Date first published: 23/08/2022

Key sectors: all; oil and gas; electricity

Key risks: terrorism; insurgency; violent crime; targeted attacks; kidnapping


Risk development

On 20 August leftist President Gustavo Petro announced the suspension of arrest warrants and extradition requests for the leftist National Liberation Army (ELN)’s negotiators amid fresh efforts to restart peace talks with the guerrilla group. The announcement marked yet another step towards resuming negotiations a week after Petro’s government officially recognised the legitimacy of the ELN’s peace delegation in Cuba’s capital Havana. Several armed criminal groups have recently expressed their interest in launching similar peace processes with Petro’s administration.

Why it matters

The expected resumption of peace talks with the ELN – Colombia’s last remaining active guerrilla group with around 2,400 combatants – would have major implications for the security environment given the ELN’s persistent attacks on strategic transport, hydrocarbon and energy infrastructure and on government and security force personnel and asset. Moreover, the peace negotiations would have a strong potential to set the path for similar peace processes with other groups. Petro has proposed that the Gulf Clan – the country’s largest organised criminal group – disarm and enter into dialogue with his government.


Peace talks with the ELN were launched by former president Juan Manuel Santos in 2017. They followed the success of the 2016 peace agreement between the Santos administration and the now-defunct leftist Revolutionary Armed Forces of Colombia (FARC) guerrilla. The FARC became a political party after around 7,000 former combatants disarmed as part of the deal. The peace process with the ELN stalled before it was suspended by Petro’s predecessor, Ivan Duque, following a deadly attack on a police academy that killed 22 cadets in Bogota in 2019. Petro’s election in June prompted the ELN and Petro – himself a former M-19 guerrilla – to express readiness to resume the talks.
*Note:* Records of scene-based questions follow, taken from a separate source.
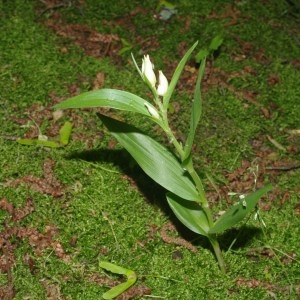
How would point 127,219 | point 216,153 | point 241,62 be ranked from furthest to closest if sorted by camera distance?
1. point 241,62
2. point 216,153
3. point 127,219

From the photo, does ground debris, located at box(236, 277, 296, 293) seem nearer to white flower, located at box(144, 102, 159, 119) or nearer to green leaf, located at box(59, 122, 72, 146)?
white flower, located at box(144, 102, 159, 119)

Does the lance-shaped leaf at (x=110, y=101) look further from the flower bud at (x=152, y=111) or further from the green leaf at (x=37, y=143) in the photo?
the green leaf at (x=37, y=143)

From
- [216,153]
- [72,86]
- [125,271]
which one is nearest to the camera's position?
[125,271]

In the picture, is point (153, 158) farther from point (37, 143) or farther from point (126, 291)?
point (37, 143)

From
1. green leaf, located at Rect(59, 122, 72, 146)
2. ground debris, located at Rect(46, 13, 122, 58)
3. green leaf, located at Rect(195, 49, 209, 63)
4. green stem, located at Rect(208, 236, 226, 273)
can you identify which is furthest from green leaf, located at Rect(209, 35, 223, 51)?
green stem, located at Rect(208, 236, 226, 273)

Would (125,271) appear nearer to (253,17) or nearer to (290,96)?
(290,96)

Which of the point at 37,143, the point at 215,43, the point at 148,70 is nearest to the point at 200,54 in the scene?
the point at 215,43

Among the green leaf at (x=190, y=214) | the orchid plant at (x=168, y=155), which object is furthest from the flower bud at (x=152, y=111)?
the green leaf at (x=190, y=214)

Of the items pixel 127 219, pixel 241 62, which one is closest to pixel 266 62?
pixel 241 62
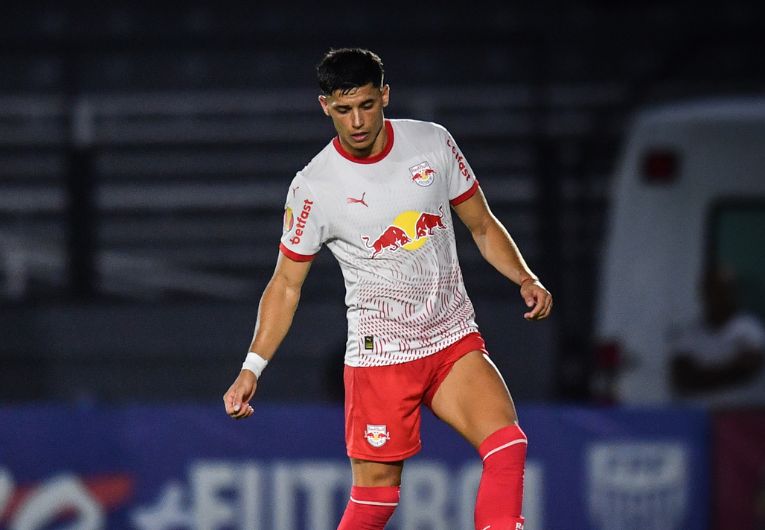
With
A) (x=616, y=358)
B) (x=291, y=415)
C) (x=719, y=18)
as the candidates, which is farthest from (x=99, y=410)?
(x=719, y=18)

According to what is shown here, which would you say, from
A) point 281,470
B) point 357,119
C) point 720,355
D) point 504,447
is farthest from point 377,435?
point 720,355

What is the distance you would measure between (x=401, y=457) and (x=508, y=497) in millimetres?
430

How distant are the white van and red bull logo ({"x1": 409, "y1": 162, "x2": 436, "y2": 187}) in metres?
3.97

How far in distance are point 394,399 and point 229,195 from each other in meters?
6.36

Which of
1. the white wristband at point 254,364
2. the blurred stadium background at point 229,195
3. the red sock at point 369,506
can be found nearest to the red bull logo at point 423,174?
the white wristband at point 254,364

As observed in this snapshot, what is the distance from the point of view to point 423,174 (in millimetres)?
4848

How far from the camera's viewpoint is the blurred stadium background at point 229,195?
995 centimetres

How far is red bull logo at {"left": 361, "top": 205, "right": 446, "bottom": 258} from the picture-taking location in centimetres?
482

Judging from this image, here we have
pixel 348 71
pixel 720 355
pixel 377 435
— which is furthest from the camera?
pixel 720 355

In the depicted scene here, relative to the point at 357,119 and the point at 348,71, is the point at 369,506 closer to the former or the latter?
the point at 357,119

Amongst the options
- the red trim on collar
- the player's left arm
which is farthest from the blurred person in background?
the red trim on collar

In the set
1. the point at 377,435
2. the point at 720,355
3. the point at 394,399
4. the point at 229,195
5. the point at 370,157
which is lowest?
the point at 720,355

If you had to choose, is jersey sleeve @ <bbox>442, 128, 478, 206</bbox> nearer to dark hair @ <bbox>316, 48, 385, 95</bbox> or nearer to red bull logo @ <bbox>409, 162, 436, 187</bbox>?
red bull logo @ <bbox>409, 162, 436, 187</bbox>

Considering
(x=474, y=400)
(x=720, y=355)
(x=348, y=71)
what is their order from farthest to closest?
1. (x=720, y=355)
2. (x=474, y=400)
3. (x=348, y=71)
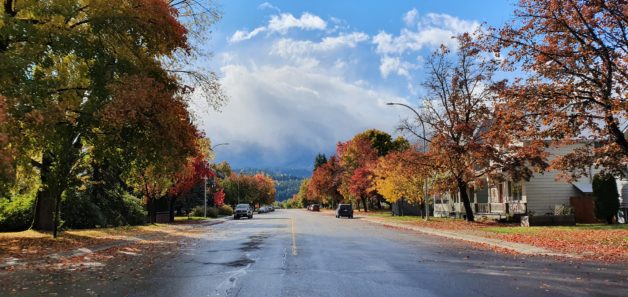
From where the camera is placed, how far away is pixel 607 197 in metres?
32.7

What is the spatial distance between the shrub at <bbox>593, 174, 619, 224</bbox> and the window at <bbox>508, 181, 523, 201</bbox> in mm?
6259

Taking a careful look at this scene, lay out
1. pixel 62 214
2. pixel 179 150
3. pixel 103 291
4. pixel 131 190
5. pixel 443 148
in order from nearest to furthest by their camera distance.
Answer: pixel 103 291 < pixel 179 150 < pixel 62 214 < pixel 443 148 < pixel 131 190

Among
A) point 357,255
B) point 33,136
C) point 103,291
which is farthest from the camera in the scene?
point 33,136

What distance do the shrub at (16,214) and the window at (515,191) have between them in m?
31.4

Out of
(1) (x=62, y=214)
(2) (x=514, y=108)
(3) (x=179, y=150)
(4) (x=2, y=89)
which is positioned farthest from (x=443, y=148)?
(4) (x=2, y=89)

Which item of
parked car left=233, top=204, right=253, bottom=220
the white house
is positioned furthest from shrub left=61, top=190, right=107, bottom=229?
parked car left=233, top=204, right=253, bottom=220

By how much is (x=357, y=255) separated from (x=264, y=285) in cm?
612

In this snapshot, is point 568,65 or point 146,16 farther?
point 568,65

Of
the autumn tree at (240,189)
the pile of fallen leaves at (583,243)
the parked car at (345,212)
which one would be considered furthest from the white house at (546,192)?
the autumn tree at (240,189)

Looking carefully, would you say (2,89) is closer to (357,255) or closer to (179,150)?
(179,150)

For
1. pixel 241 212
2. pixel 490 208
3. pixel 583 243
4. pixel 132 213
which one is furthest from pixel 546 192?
pixel 241 212

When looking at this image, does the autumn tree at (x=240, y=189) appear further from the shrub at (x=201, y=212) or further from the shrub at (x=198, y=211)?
the shrub at (x=198, y=211)

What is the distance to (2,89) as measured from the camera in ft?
47.5

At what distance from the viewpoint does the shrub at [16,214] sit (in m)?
26.0
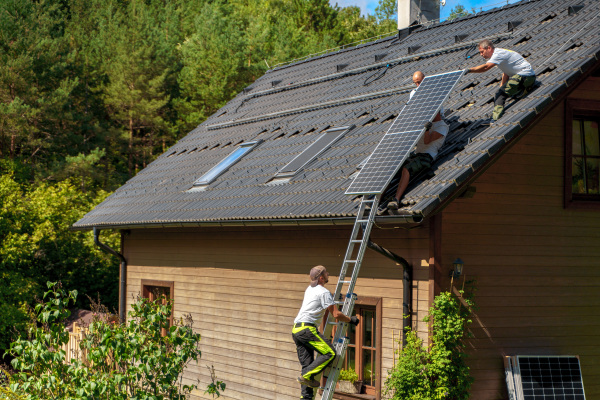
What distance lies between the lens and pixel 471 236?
29.1 ft

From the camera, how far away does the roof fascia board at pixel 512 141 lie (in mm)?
8266

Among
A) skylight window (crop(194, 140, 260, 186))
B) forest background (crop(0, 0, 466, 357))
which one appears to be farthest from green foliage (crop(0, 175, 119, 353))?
skylight window (crop(194, 140, 260, 186))

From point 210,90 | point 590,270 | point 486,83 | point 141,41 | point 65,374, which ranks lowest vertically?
point 65,374

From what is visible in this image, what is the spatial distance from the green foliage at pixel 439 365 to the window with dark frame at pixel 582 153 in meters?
2.58

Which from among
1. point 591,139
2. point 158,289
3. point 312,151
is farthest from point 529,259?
point 158,289

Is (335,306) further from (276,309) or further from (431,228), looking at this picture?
(276,309)

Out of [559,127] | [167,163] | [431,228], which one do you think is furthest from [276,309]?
[167,163]

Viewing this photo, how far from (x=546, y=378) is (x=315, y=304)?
126 inches

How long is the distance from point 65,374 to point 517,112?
6.04m

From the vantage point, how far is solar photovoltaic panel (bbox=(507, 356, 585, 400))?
8.59m

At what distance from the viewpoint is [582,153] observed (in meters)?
9.91

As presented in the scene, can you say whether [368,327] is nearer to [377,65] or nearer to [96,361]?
[96,361]

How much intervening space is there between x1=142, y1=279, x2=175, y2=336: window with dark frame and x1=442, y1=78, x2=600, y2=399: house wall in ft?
22.5

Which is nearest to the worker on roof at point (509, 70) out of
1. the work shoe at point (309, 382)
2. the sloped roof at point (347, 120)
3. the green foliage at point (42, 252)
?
the sloped roof at point (347, 120)
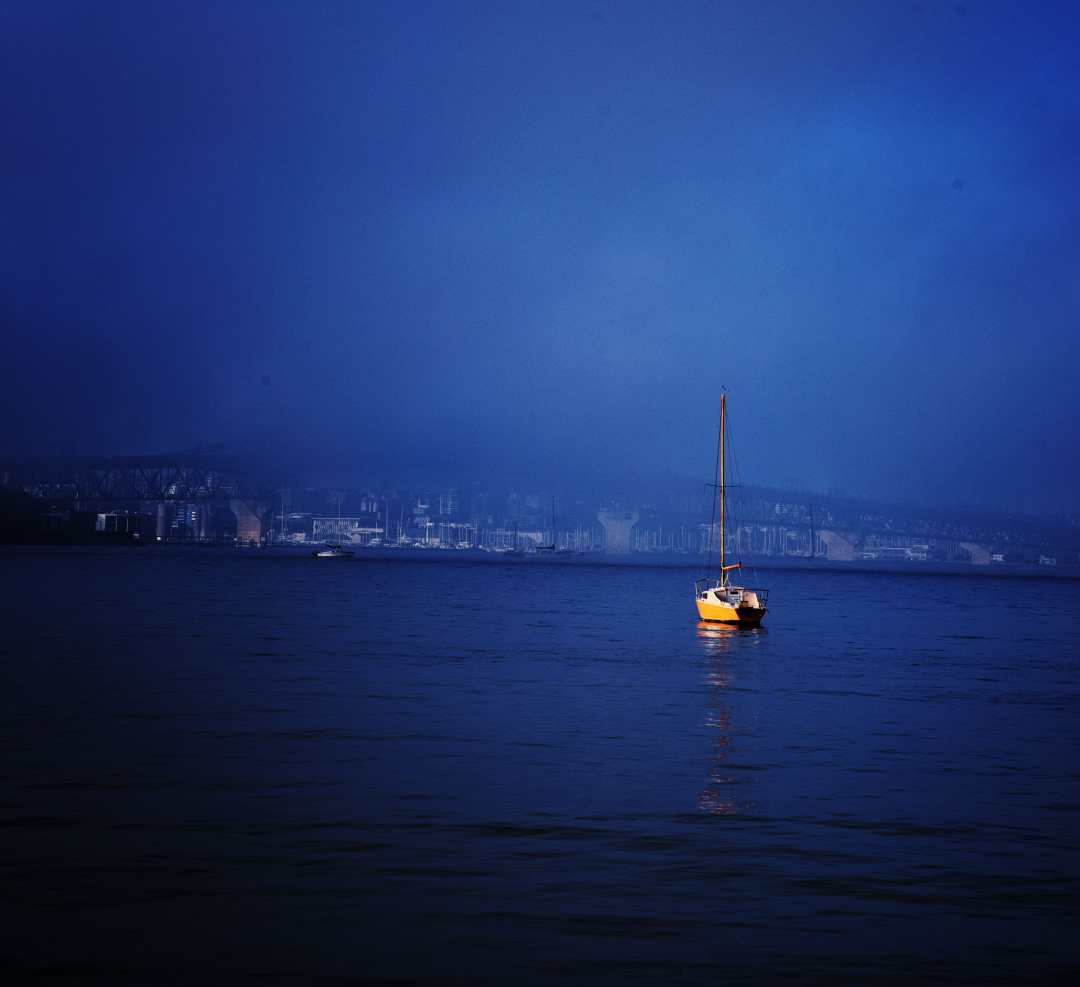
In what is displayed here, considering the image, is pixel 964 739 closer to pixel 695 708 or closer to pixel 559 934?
pixel 695 708

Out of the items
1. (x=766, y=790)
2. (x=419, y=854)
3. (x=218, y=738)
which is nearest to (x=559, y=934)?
(x=419, y=854)

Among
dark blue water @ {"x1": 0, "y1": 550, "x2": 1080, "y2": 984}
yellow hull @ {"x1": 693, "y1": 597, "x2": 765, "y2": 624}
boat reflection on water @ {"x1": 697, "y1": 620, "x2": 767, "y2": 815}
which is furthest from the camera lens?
yellow hull @ {"x1": 693, "y1": 597, "x2": 765, "y2": 624}

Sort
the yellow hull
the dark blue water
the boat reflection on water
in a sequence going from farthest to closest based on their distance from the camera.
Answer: the yellow hull < the boat reflection on water < the dark blue water

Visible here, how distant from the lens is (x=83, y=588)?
8488cm

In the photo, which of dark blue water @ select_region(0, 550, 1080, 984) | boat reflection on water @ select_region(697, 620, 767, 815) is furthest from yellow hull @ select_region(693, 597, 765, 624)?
dark blue water @ select_region(0, 550, 1080, 984)

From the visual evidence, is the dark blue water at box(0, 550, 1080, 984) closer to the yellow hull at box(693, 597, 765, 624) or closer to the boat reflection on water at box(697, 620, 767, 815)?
the boat reflection on water at box(697, 620, 767, 815)

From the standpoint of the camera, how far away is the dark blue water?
996cm

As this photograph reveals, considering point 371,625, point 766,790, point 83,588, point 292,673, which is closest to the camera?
point 766,790

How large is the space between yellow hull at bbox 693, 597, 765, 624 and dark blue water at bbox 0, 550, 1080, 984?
2144 centimetres

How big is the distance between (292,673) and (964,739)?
56.3 feet

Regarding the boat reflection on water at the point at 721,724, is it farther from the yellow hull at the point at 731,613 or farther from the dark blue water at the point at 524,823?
the yellow hull at the point at 731,613

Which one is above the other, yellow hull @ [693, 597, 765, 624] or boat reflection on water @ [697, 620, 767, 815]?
yellow hull @ [693, 597, 765, 624]

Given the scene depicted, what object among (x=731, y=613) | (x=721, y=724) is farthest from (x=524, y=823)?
(x=731, y=613)

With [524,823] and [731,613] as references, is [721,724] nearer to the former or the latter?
[524,823]
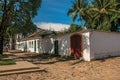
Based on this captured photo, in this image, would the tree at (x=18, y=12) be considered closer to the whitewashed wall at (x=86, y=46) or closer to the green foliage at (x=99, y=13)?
the whitewashed wall at (x=86, y=46)

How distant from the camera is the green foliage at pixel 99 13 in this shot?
30.3 m

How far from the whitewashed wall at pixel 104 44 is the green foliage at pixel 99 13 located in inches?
487

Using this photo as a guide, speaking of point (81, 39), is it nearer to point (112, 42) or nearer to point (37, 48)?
point (112, 42)

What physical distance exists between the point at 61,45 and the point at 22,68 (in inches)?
391

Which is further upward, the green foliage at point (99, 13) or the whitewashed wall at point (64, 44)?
the green foliage at point (99, 13)

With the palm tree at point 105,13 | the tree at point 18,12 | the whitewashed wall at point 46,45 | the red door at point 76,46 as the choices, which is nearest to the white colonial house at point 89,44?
the red door at point 76,46

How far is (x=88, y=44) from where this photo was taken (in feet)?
52.5

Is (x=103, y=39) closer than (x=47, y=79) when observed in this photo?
No

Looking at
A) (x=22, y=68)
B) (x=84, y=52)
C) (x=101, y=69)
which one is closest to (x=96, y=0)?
(x=84, y=52)

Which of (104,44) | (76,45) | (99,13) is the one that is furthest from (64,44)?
(99,13)

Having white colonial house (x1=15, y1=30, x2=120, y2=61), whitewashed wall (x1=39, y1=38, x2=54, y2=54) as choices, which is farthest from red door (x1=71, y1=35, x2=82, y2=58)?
whitewashed wall (x1=39, y1=38, x2=54, y2=54)

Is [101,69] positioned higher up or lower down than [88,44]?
lower down

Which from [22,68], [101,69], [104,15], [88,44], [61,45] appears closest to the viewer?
[22,68]

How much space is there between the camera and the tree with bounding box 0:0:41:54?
818 inches
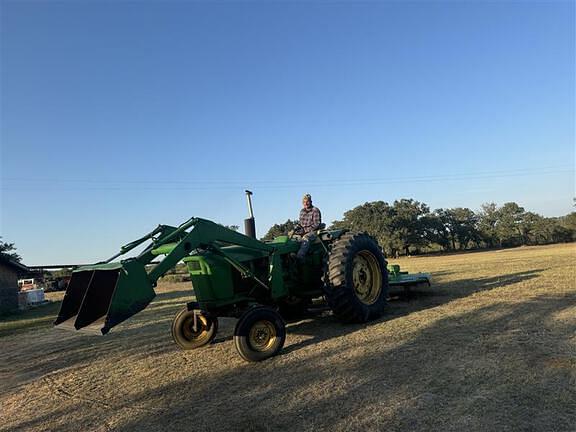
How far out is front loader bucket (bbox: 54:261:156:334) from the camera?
561cm

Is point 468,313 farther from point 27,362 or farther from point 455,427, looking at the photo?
point 27,362

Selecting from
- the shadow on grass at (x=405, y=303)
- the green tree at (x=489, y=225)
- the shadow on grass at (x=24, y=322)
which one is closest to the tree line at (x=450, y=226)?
the green tree at (x=489, y=225)

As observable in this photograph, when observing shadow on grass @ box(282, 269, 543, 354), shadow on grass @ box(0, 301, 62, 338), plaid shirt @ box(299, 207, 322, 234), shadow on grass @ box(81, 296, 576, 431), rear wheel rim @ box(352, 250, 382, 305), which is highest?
plaid shirt @ box(299, 207, 322, 234)

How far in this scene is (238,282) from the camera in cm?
755

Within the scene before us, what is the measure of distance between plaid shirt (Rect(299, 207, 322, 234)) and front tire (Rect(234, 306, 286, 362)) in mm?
2553

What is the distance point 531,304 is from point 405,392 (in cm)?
505

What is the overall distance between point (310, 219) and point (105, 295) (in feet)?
13.9

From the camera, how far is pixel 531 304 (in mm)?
8273

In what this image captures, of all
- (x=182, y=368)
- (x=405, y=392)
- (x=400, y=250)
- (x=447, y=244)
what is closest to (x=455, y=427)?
(x=405, y=392)

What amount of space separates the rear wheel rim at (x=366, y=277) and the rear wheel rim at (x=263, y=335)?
2.41m

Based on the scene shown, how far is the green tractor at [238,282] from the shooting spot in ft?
19.6

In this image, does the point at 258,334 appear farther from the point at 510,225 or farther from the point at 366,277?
the point at 510,225

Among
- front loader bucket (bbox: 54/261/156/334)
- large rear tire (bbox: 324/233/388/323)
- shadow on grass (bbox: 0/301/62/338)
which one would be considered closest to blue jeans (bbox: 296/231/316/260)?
large rear tire (bbox: 324/233/388/323)

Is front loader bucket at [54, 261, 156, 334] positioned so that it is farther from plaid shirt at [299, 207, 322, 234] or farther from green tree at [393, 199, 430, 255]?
green tree at [393, 199, 430, 255]
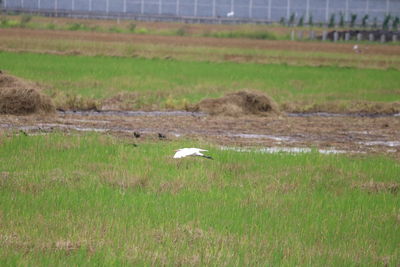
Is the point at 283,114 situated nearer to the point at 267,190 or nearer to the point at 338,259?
the point at 267,190

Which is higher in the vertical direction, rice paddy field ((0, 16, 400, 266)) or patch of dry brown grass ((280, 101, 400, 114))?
rice paddy field ((0, 16, 400, 266))

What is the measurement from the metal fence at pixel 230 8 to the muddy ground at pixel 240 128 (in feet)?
132

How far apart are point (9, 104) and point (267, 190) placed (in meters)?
7.72

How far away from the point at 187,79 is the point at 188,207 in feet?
51.4

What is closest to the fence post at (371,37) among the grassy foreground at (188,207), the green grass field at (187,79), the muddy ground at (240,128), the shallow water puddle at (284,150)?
the green grass field at (187,79)

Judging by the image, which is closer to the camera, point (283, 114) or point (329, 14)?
point (283, 114)

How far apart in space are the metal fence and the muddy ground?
40.3 metres

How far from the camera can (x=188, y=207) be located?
7.05 metres

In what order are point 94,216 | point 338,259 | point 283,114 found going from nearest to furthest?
point 338,259, point 94,216, point 283,114

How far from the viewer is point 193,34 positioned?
45.6 meters

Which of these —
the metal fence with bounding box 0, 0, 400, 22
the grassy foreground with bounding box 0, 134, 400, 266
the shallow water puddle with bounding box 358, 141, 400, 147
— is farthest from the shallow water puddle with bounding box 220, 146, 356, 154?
the metal fence with bounding box 0, 0, 400, 22

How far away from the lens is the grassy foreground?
18.5ft

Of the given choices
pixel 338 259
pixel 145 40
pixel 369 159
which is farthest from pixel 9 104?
pixel 145 40

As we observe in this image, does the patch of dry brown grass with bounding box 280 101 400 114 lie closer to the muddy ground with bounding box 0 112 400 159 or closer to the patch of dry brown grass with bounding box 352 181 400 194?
the muddy ground with bounding box 0 112 400 159
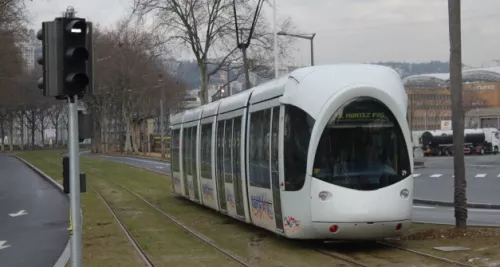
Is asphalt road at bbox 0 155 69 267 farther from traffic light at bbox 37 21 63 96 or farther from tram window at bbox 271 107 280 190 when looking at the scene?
traffic light at bbox 37 21 63 96

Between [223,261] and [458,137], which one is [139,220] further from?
[458,137]

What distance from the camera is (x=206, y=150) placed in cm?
1930

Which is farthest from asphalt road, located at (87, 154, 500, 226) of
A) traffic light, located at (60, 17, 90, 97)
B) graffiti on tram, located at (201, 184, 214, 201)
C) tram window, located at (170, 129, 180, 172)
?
traffic light, located at (60, 17, 90, 97)

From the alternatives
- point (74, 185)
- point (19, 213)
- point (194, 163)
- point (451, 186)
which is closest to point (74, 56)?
point (74, 185)

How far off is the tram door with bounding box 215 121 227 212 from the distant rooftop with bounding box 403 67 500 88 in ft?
411

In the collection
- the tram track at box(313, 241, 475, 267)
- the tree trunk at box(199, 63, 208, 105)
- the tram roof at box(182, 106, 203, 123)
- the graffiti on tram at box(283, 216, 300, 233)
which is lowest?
the tram track at box(313, 241, 475, 267)

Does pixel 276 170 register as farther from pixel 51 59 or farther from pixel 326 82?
pixel 51 59

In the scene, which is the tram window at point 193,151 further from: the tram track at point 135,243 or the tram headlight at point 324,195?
the tram headlight at point 324,195

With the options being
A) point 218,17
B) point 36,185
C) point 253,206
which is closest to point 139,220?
point 253,206

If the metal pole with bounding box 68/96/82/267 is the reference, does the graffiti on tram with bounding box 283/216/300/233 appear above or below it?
below

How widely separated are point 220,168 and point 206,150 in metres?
1.85

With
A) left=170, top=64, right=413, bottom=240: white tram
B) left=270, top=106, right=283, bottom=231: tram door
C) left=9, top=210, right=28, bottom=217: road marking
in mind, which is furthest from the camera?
left=9, top=210, right=28, bottom=217: road marking

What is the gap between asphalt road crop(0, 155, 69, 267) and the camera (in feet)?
45.1

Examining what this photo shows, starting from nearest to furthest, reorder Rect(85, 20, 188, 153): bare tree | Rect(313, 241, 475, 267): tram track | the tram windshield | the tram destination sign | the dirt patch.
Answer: Rect(313, 241, 475, 267): tram track
the tram windshield
the tram destination sign
the dirt patch
Rect(85, 20, 188, 153): bare tree
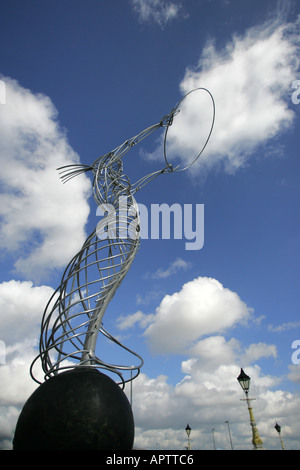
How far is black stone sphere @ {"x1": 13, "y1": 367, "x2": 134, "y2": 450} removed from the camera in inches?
325

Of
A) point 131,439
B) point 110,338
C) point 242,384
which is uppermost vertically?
point 110,338

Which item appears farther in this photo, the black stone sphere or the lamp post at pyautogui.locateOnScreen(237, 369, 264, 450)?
the lamp post at pyautogui.locateOnScreen(237, 369, 264, 450)

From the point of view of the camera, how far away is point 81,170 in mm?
16109

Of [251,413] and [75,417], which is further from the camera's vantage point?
[251,413]

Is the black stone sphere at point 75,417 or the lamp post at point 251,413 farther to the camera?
the lamp post at point 251,413

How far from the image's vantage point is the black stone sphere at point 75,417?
8.25 meters

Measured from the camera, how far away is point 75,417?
27.7 ft

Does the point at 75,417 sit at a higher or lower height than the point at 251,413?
lower
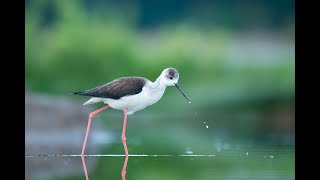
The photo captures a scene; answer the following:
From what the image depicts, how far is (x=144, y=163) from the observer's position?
620 cm

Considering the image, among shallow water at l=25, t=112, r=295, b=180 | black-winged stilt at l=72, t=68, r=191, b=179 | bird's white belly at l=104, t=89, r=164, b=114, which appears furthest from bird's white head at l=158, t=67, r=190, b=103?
shallow water at l=25, t=112, r=295, b=180

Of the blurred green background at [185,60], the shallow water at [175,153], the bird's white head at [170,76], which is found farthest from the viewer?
the blurred green background at [185,60]

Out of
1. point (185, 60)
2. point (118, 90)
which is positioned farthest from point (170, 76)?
point (185, 60)

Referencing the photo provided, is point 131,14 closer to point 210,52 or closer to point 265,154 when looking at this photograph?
point 210,52

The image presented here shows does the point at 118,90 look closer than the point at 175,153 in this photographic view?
Yes

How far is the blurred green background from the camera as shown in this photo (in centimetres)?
816

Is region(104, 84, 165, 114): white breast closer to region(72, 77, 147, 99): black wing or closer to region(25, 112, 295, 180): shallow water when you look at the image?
region(72, 77, 147, 99): black wing

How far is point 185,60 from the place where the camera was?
841 centimetres

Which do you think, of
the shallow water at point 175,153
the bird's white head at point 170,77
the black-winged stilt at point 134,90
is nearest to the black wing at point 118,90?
the black-winged stilt at point 134,90

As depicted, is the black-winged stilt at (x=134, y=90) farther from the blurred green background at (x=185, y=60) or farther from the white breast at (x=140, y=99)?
the blurred green background at (x=185, y=60)

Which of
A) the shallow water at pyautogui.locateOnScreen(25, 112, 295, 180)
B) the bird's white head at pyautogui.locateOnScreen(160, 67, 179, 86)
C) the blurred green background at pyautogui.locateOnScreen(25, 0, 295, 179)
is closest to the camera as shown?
the shallow water at pyautogui.locateOnScreen(25, 112, 295, 180)

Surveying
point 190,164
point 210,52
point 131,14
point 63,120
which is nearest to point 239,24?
point 210,52

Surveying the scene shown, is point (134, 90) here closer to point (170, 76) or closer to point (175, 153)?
point (170, 76)

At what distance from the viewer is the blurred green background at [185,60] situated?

The Gulf Clan announced a unilateral ceasefire upon Petro’s inauguration on 7 August. This came days after the group declared the suspension of its ‘Pistol Plan’ – linked to dozens of police killings in recent months. The ‘Pistol Plan’ and other similar campaigns have demonstrated that the Gulf Clan maintains the intent and capabilities to carry out frequent, coordinated operations against the security forces despite intensive military operations against the group in recent years. In early May, the Gulf Clan paralysed much of the country during a four-day long ‘armed strike’. At least eight people were killed and over 180 vehicles torched amid dozens of violent attacks.

While negotiations with the ELN could help end protracted violence, significant challenges will persist. Firstly, previous failed efforts have demonstrated that the ELN’s lack of hierarchical structure may once again lead to dissident attacks in defiance of the political leadership leading the talks in Havana. Internal disputes and fragmentation within the Gulf Clan would pose similar issues should the group enter peace talks. Secondly, should these efforts eventually culminate in formal peace deals, the ensuing power vacuums could fuel further violence by rival criminal groups vying for turf as it happened across the country following the FARC’s disarmament and demobilisation process.

Risk outlook

Petro has pledged to achieve peace with rebel and criminal groups through dialogue. The coming months will shed light on what his ambitious promises to establish “total peace” will actually mean for the country, where over 450,000 people have been killed by internal armed conflict in recent decades.